### WORK TO BE COMPLETED
Wherever "compared" appears in a line of the listing, that line should be returned.
═════ EXTRACTED ENTRIES
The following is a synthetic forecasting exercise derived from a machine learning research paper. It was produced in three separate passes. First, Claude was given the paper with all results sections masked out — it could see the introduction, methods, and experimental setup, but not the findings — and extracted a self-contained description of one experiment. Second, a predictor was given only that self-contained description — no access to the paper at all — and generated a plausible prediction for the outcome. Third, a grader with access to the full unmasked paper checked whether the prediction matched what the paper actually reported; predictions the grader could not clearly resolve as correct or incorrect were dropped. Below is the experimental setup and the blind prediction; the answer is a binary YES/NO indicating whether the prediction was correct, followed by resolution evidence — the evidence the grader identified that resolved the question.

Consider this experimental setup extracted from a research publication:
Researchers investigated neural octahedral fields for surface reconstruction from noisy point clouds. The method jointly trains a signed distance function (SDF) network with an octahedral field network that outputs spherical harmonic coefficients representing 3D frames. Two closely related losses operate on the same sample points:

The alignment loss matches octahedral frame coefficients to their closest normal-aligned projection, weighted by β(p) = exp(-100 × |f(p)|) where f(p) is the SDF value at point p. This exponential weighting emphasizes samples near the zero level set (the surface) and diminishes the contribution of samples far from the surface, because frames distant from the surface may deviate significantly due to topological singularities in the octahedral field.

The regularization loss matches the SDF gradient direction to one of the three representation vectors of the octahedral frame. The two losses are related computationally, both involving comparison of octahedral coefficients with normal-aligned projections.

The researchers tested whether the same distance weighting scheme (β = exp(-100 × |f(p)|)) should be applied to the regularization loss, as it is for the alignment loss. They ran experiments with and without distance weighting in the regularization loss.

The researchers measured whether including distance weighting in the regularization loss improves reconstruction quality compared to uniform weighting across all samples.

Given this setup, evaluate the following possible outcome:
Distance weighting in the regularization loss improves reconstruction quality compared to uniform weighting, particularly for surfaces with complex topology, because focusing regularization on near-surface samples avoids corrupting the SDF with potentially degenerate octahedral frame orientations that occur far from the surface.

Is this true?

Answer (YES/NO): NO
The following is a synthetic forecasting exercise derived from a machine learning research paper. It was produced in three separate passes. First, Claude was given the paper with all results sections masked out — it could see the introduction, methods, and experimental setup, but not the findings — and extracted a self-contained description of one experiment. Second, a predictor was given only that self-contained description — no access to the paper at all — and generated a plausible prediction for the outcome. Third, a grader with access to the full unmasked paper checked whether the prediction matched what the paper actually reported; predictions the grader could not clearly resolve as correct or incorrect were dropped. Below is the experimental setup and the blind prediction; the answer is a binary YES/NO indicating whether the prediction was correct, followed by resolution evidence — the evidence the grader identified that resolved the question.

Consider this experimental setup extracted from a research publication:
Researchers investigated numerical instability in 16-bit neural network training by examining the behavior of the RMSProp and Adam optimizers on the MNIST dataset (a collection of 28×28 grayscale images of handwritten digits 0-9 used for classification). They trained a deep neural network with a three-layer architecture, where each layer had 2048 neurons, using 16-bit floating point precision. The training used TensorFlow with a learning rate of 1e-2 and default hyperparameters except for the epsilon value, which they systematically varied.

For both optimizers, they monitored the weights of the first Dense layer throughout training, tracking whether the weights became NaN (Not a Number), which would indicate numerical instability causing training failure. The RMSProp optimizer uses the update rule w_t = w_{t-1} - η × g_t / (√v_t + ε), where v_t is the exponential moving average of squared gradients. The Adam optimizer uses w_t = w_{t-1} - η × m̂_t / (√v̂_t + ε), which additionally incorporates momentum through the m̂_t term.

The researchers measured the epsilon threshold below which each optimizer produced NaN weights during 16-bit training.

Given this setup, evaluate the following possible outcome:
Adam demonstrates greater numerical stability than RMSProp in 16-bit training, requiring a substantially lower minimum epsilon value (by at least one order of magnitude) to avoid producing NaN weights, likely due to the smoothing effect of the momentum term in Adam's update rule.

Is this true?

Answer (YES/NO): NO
══════════
### COMPLETED EXERCISE
The researchers measured whether including distance weighting in the regularization loss improves reconstruction quality compared to uniform weighting across all samples.
Distance weighting in the regularization loss improves reconstruction quality compared to uniform weighting, particularly for surfaces with complex topology, because focusing regularization on near-surface samples avoids corrupting the SDF with potentially degenerate octahedral frame orientations that occur far from the surface.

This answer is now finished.